--- start of Given data ---
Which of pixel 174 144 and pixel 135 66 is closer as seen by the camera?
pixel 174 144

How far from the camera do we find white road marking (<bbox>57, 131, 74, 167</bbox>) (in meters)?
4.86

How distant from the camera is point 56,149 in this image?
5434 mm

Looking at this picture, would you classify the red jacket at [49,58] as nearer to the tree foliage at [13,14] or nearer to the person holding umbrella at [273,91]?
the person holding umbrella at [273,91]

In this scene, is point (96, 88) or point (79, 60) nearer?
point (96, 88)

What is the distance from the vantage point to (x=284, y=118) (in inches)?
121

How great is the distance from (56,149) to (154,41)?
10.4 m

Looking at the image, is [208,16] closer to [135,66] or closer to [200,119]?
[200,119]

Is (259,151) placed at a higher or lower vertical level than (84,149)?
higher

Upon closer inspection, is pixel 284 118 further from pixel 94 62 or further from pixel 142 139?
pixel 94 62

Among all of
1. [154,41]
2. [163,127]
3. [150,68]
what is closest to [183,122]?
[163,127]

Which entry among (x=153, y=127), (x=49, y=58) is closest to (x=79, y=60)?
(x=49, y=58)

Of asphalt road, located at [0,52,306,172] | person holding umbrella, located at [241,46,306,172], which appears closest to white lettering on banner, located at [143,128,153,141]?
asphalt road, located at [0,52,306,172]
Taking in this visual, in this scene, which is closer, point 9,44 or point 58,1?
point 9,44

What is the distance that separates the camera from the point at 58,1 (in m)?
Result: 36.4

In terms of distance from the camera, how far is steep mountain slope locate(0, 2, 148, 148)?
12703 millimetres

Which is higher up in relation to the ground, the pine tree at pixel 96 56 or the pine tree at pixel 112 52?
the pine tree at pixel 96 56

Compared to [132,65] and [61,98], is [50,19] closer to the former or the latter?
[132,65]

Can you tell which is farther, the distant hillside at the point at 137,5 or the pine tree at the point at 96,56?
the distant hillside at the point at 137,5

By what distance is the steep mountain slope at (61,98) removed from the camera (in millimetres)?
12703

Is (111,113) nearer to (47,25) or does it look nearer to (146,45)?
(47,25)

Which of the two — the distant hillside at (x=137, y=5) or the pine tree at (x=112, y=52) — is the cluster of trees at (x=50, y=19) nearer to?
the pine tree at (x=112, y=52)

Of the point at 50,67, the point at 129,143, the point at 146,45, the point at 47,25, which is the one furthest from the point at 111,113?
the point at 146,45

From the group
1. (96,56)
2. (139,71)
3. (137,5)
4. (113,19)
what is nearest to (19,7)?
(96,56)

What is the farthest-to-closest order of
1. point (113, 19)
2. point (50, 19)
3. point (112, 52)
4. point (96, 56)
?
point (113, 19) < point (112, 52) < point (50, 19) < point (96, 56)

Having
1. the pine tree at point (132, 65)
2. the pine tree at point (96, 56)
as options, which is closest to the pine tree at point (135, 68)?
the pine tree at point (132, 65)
--- end of Given data ---
> **Task prompt**: Present every line above as a numbered list, leaving out the blank ones.

> **Written solution**:
1. Which of pixel 174 144 and pixel 135 66 is closer as seen by the camera?
2. pixel 174 144
3. How far from the camera do we find white road marking (<bbox>57, 131, 74, 167</bbox>) (in meters)?
4. 4.86
5. How distant from the camera is point 56,149 in this image?
6. 5434 mm
7. Looking at this picture, would you classify the red jacket at [49,58] as nearer to the tree foliage at [13,14] or nearer to the person holding umbrella at [273,91]?
8. the person holding umbrella at [273,91]
9. In this scene, is point (96, 88) or point (79, 60) nearer?
10. point (96, 88)
11. What is the distance from the vantage point to (x=284, y=118) (in inches)?
12. 121
13. How great is the distance from (56,149) to (154,41)?
14. 10.4 m
15. Looking at the image, is [208,16] closer to [135,66] or closer to [200,119]?
16. [200,119]
17. Is (259,151) placed at a higher or lower vertical level than (84,149)?
18. higher
19. Upon closer inspection, is pixel 284 118 further from pixel 94 62 or further from pixel 142 139?
20. pixel 94 62
21. Among all of
22. 1. [154,41]
23. 2. [163,127]
24. 3. [150,68]
25. what is closest to [183,122]?
26. [163,127]
27. Which entry among (x=153, y=127), (x=49, y=58) is closest to (x=79, y=60)?
28. (x=49, y=58)
29. Of asphalt road, located at [0,52,306,172] | person holding umbrella, located at [241,46,306,172], which appears closest to white lettering on banner, located at [143,128,153,141]?
30. asphalt road, located at [0,52,306,172]
31. Taking in this visual, in this scene, which is closer, point 9,44 or point 58,1?
32. point 9,44
33. What is the distance that separates the camera from the point at 58,1 (in m)?
34. Result: 36.4
35. In terms of distance from the camera, how far is steep mountain slope locate(0, 2, 148, 148)?
36. 12703 millimetres
37. Which is higher up in relation to the ground, the pine tree at pixel 96 56 or the pine tree at pixel 112 52?
38. the pine tree at pixel 96 56
39. Compared to [132,65] and [61,98], is [50,19] closer to the former or the latter?
40. [132,65]
41. Can you tell which is farther, the distant hillside at the point at 137,5 or the pine tree at the point at 96,56?
42. the distant hillside at the point at 137,5
43. By what distance is the steep mountain slope at (61,98) removed from the camera (in millimetres)?
44. 12703
45. Is (111,113) nearer to (47,25) or does it look nearer to (146,45)?
46. (47,25)
47. Which of the two — the distant hillside at (x=137, y=5) or the pine tree at (x=112, y=52) — is the cluster of trees at (x=50, y=19) nearer to?
48. the pine tree at (x=112, y=52)
49. Of the point at 50,67, the point at 129,143, the point at 146,45, the point at 47,25, which is the one furthest from the point at 111,113?
50. the point at 146,45
51. From the group
52. 1. (96,56)
53. 2. (139,71)
54. 3. (137,5)
55. 4. (113,19)
56. what is nearest to (19,7)?
57. (96,56)
58. What is the farthest-to-closest order of
59. 1. point (113, 19)
60. 2. point (50, 19)
61. 3. point (112, 52)
62. 4. point (96, 56)
63. ?
64. point (113, 19) < point (112, 52) < point (50, 19) < point (96, 56)
65. Having
66. 1. the pine tree at point (132, 65)
67. 2. the pine tree at point (96, 56)
68. as options, which is closest to the pine tree at point (135, 68)?
69. the pine tree at point (132, 65)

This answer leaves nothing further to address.